My secret project, a procedural exploratory game for YoYoGames' summer competition, is ready to show the world.  It is called Mayflight.  It's kind of relevant here because I used some roguelike design principles in its making, especially in creating its huge game world and your character's ability set.  (I can't post it on Metafilter Projects yet because it's been too soon since my post of my most recent Gamasutra article.  I seem to be using Projects rather a lot lately....)

It's sort of like a Metroidvania in some ways.  It is a platformer, and you explore a big mappable space looking for powerups and fighting monsters.  However, it has no end.  The game world is randomly created every game, and has no edges.  Exploring out several areas, bring up the map and zooming out, then seeing the trail of blue rooms extending off-screen is kind of fascinating.

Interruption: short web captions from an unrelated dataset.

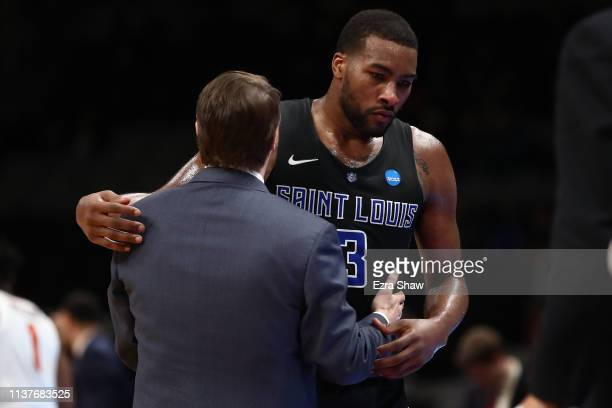Javon Bess and head coach Travis Ford of the Saint Louis Billikens react in the final moments of their 6652 loss to the Virginia Tech Hokies during...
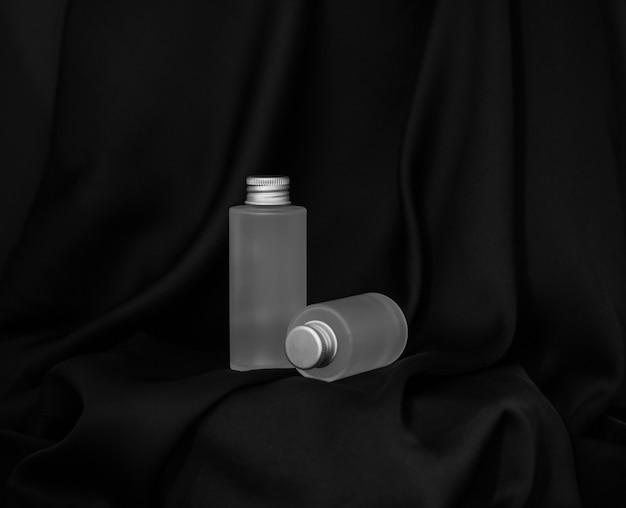 Um frasco de cosmético está de pé e o segundo está sobre um fundo de seda preta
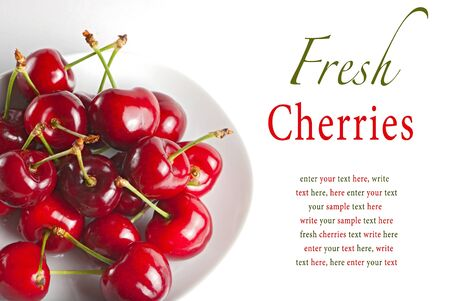 Fresh cherry berries on white plate with sample text photo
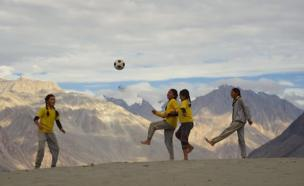 Girls dribble the ball at a height of 10000 ft. in Nubra valley in Ladakh, India's northernmost region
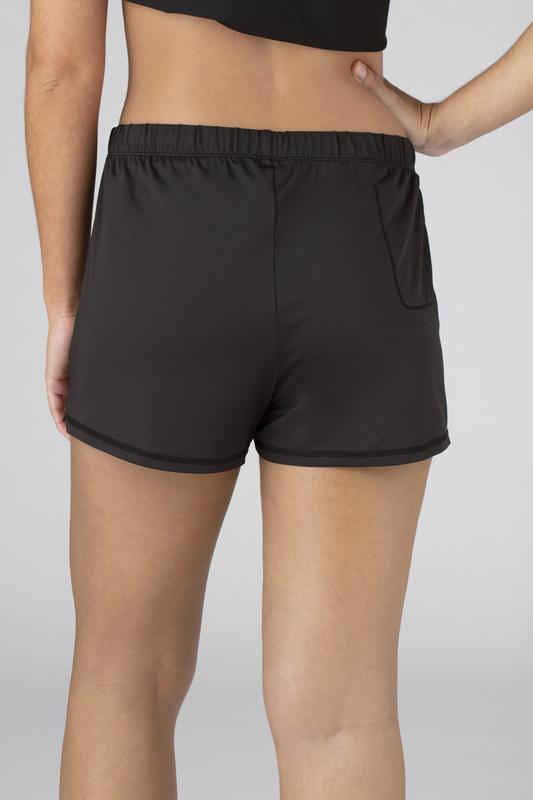 Model wearing the SHEEX Women's P.J. Shorts in black #choose-your-color_black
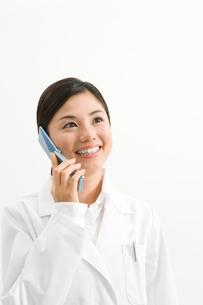 携帯電話で話す白衣の女性の写真素材 [FYI02965648]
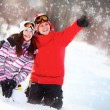 Girl and boy in winter park — Foto Stock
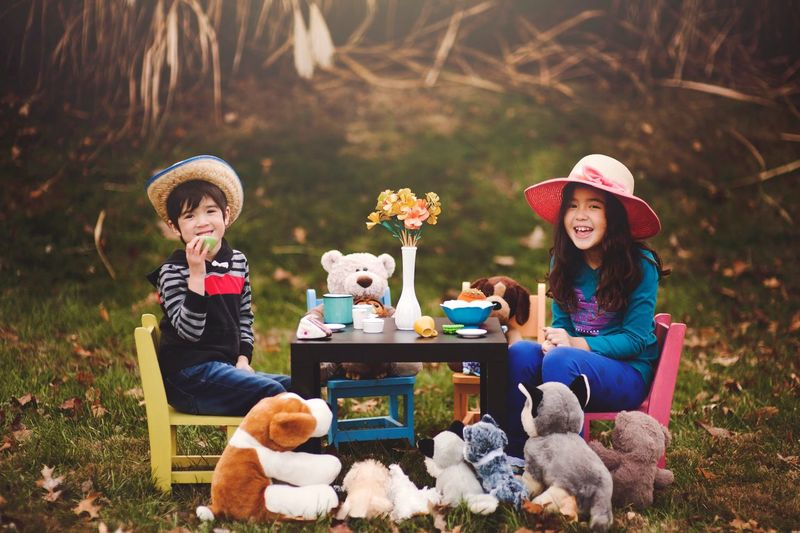 Brother and sister Tea Party with stuffed animals. Sitting Friendship Child Looking At Camera Childhood Children Only Cute Two People Brother Togetherness Portrait Food And Drink Outdoors Cheerful Teapot Happiness Animal Son Boy Happiness Innocence Asian  Hanging Out Beauty Uniqueness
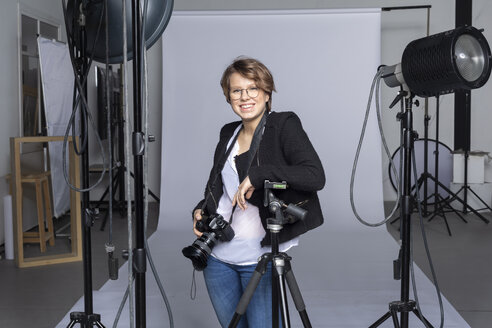 Portrait of smiling young photographer with equipment at photographic studio - VGF00238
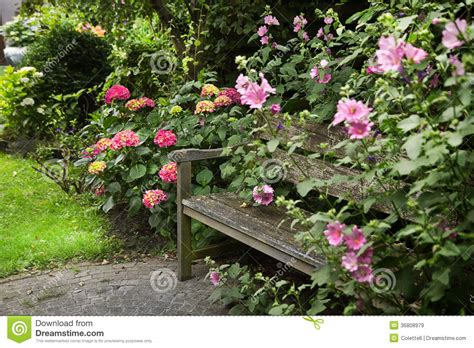 country style garden with bench royalty free stock images
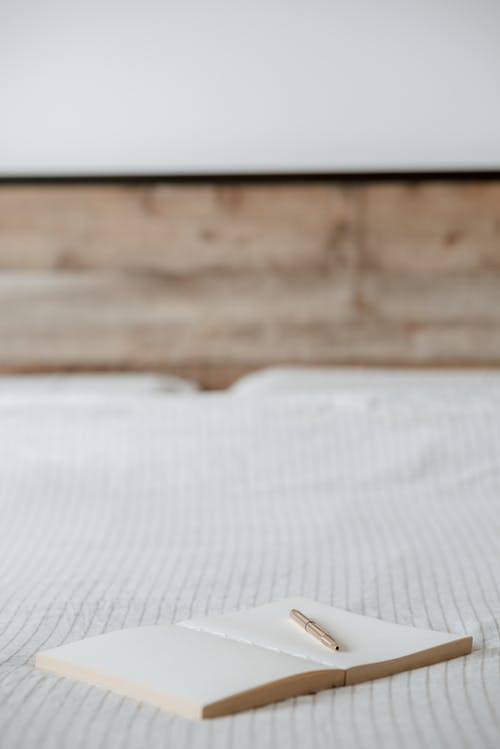 Agenda Kosong Dengan Pena Di Tempat Tidur Kusut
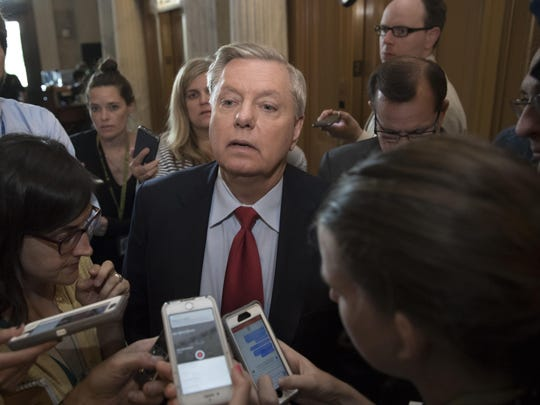 FILE - In this July 27, 2017 file photo, Sen. Lindsey Graham, R-S.C. is surrounded by reporters on Capitol Hill in Washington. Graham says President Donald Trump's comments about the violence in Charlottesville, Virginia, are dividing Americans instead of healing them. (AP Photo/J. Scott Applewhite, File)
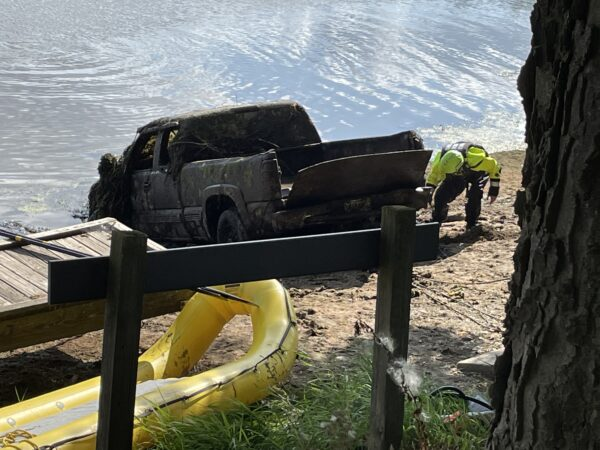 Truck that was revealed under the surface of the dam pond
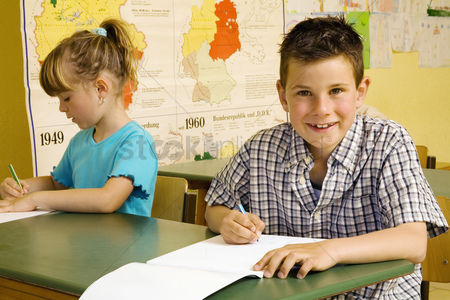 School children : Children colouring in the classroom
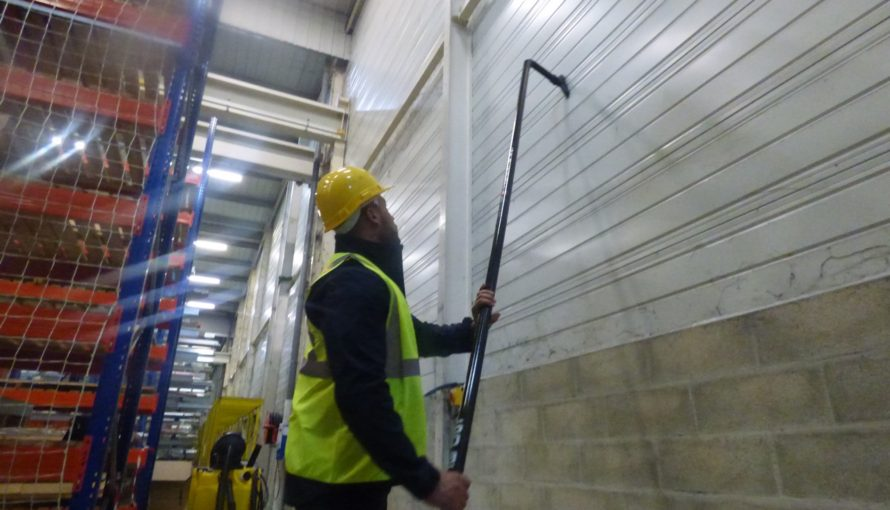 SpaceVac Industrial cleaning in a warehouse wall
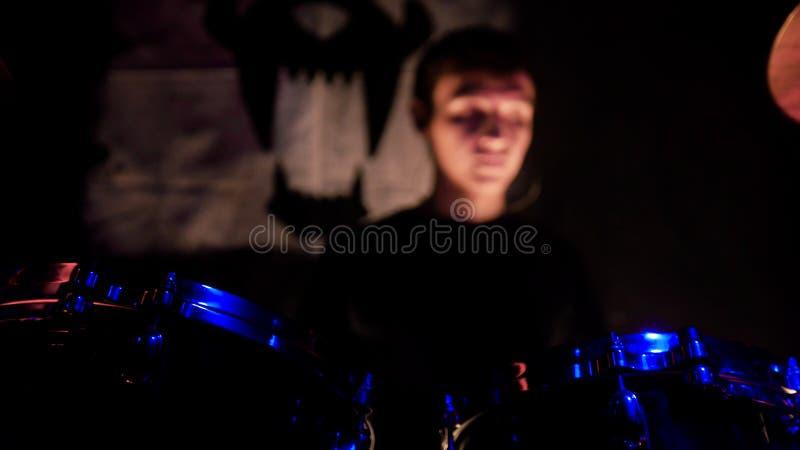 Frau, die Gesangschüssel und Gesang, in der purpurroten und blauen Beleuchtung spielt Ein Mann, der Trommeln auf Stadium spielt T stockbilder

Also, the powerup/map dynamic isn't the Russian nesting doll setup of ever-increasing exploration spheres made available by finding new equipment.  Instead your character, Aurora the fairy, is weak in ability at the start, but becomes stronger generally in various areas by finding powerups.

Because there's no end to the world, and the powerups increase ability rather than grant new ones, the point of the game changes.  There is a time limit, and the idea is to go as far as you can during it.  Although it starts at only ten seconds, you can extend it continually by finding "sparks," which are scattered around with the ubiquity of Mario's coins.  The game is played for high score.  The two scores provided are raw distance from the starting location upon death, and a more traditional score that generally measures playing ability and accomplishment.

Playing it, it seems to have a nice balance to me.  The monsters are challenging without being overwhelming (at least not until you have had a chance to power up), the constant need to extend your lifespan means there is little downtime, and it's challenging while possible to survive for more than an hour with good play.  I was even able to squeeze a couple of covert pinball references into the game's interface.  I'm particularly proud of the background generator, which is able to produce a wide variety of interesting dynamically-generated looks for areas for relatively little processor time.  I post some of the more interesting screens here.

Anyway, now that Mayflight has seen a public release I can focus more on @Play.  The next column or two will probably discuss the game as an example of roguelile design principles applied to a very non-roguelike kind of game.  Then we'll probably get back to the usual beat.  In particular, Dungeon Crawl has seen a lot of development effort lately, having jumped another whole version number in the past two months!